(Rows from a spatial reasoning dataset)
-- BEGIN --

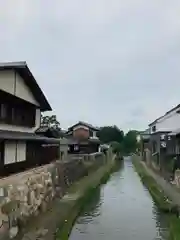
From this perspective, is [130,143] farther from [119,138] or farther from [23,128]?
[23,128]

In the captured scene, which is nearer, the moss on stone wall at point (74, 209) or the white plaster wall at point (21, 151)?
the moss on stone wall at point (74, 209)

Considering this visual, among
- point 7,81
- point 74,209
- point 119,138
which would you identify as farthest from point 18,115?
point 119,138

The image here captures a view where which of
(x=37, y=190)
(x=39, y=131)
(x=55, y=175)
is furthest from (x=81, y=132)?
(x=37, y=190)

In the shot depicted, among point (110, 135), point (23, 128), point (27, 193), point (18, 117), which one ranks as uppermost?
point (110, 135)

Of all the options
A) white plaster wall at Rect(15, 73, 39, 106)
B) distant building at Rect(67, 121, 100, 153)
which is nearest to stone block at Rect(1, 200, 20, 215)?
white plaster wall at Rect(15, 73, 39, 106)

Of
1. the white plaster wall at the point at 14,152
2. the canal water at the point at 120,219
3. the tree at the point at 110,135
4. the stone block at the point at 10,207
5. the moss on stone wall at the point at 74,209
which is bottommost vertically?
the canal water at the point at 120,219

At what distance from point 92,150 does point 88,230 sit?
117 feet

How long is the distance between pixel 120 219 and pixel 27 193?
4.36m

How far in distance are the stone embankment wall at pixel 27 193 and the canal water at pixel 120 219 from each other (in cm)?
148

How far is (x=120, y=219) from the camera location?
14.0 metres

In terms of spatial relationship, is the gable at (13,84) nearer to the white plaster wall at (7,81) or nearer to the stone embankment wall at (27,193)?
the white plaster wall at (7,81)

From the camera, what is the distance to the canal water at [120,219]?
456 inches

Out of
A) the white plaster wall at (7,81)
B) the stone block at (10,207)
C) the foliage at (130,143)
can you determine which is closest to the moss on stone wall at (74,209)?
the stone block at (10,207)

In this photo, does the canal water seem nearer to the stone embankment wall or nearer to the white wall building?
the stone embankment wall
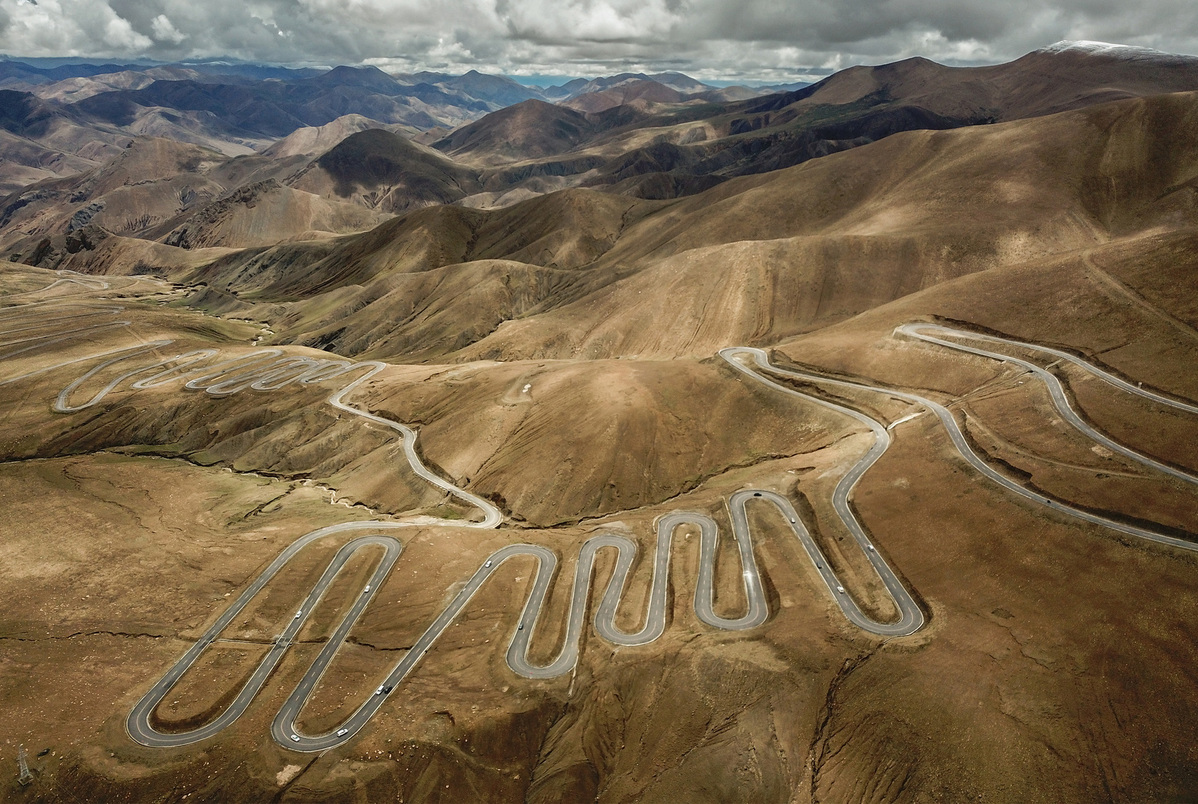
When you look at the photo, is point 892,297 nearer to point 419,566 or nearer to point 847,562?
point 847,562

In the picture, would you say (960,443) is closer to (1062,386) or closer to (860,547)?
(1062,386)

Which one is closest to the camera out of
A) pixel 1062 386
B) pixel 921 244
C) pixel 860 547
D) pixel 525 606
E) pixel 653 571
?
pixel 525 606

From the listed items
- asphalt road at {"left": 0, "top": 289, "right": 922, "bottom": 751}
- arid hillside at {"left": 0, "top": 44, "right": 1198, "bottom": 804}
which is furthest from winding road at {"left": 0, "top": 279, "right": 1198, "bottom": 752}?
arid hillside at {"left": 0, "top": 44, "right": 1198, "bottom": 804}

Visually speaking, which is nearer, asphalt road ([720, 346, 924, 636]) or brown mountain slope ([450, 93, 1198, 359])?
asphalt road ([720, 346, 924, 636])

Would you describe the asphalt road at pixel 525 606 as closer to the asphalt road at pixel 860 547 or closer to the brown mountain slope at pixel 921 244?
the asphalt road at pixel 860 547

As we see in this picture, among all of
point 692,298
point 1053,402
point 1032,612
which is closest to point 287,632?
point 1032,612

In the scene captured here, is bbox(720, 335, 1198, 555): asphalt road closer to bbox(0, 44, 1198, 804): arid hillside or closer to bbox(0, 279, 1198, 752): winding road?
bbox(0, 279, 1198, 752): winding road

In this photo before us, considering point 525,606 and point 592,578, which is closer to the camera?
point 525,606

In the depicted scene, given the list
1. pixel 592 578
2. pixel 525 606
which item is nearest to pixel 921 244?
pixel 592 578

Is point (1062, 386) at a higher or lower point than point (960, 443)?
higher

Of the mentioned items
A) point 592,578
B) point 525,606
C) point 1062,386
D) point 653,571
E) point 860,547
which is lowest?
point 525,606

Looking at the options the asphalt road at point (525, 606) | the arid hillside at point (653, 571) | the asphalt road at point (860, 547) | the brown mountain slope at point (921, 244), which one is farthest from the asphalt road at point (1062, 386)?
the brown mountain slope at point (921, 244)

-- END --

Exercise objective: Output each line exactly; omit every picture.

Answer to this problem:
From this perspective, is [130,143] farther from [119,138] or farther from [23,128]?
[23,128]

In the captured scene, which is nearer, the moss on stone wall at point (74, 209) or the white plaster wall at point (21, 151)?
the moss on stone wall at point (74, 209)

Considering this visual, among
- point 7,81
- point 74,209
- point 119,138
which would you identify as farthest from point 18,115?
point 119,138

The image here captures a view where which of
(x=37, y=190)
(x=39, y=131)
(x=55, y=175)
is furthest from (x=81, y=132)?
(x=37, y=190)

In the shot depicted, among point (110, 135), point (23, 128), point (27, 193), point (18, 117), which one ranks as uppermost?
point (110, 135)

Of all the options
A) white plaster wall at Rect(15, 73, 39, 106)
B) distant building at Rect(67, 121, 100, 153)
which is nearest to stone block at Rect(1, 200, 20, 215)?
white plaster wall at Rect(15, 73, 39, 106)

Of
1. the white plaster wall at the point at 14,152
2. the canal water at the point at 120,219
3. the tree at the point at 110,135
4. the stone block at the point at 10,207
5. the moss on stone wall at the point at 74,209
which is bottommost vertically?
the canal water at the point at 120,219

At what distance from point 92,150 does point 88,230 sit?
117 feet

How long is the distance between pixel 120 219 and pixel 27 193?
4.36m

How far in distance are the stone embankment wall at pixel 27 193 and the canal water at pixel 120 219 from each other (in cm)?
148

How far is (x=120, y=219) from the camera location?
14.0 metres

In terms of spatial relationship, is the gable at (13,84) nearer to the white plaster wall at (7,81) or nearer to the stone embankment wall at (27,193)?
the white plaster wall at (7,81)

From the camera, what is the distance to the canal water at [120,219]?
456 inches

Out of
A) the white plaster wall at (7,81)
B) the stone block at (10,207)
C) the foliage at (130,143)
can you determine which is closest to the moss on stone wall at (74,209)?
the stone block at (10,207)

In this photo, does the canal water seem nearer to the stone embankment wall or nearer to the white wall building?
the stone embankment wall
When you look at the photo, is point 892,297 nearer to point 419,566 or nearer to point 847,562?
point 847,562

In the picture, would you say (960,443) is closer to (1062,386) or closer to (860,547)?
(1062,386)

Which one is closest to the camera out of
A) pixel 1062 386
B) pixel 921 244
C) pixel 860 547
D) pixel 525 606
E) pixel 653 571
?
pixel 525 606

From the listed items
- asphalt road at {"left": 0, "top": 289, "right": 922, "bottom": 751}
- arid hillside at {"left": 0, "top": 44, "right": 1198, "bottom": 804}
which is furthest from winding road at {"left": 0, "top": 279, "right": 1198, "bottom": 752}?
arid hillside at {"left": 0, "top": 44, "right": 1198, "bottom": 804}

Visually speaking, which is nearer, asphalt road ([720, 346, 924, 636]) or brown mountain slope ([450, 93, 1198, 359])?
asphalt road ([720, 346, 924, 636])

Would you describe the asphalt road at pixel 525 606 as closer to the asphalt road at pixel 860 547 or closer to the brown mountain slope at pixel 921 244?
the asphalt road at pixel 860 547

As we see in this picture, among all of
point 692,298
point 1053,402
point 1032,612
which is closest to point 287,632?
point 1032,612

In the scene captured here, is bbox(720, 335, 1198, 555): asphalt road closer to bbox(0, 44, 1198, 804): arid hillside or closer to bbox(0, 279, 1198, 752): winding road?
bbox(0, 279, 1198, 752): winding road

In this photo before us, considering point 525,606 and point 592,578, which is closer to the camera?
point 525,606

In the depicted scene, given the list
1. pixel 592 578
2. pixel 525 606
which item is nearest to pixel 921 244?
pixel 592 578

Is point (1062, 386) at a higher or lower point than point (960, 443)?
higher

Of the mentioned items
A) point 592,578
B) point 525,606
C) point 1062,386
D) point 653,571
E) point 860,547
which is lowest?
point 525,606

Looking at the options the asphalt road at point (525, 606) | the arid hillside at point (653, 571) | the asphalt road at point (860, 547) | the brown mountain slope at point (921, 244), which one is farthest from the asphalt road at point (1062, 386)?
the brown mountain slope at point (921, 244)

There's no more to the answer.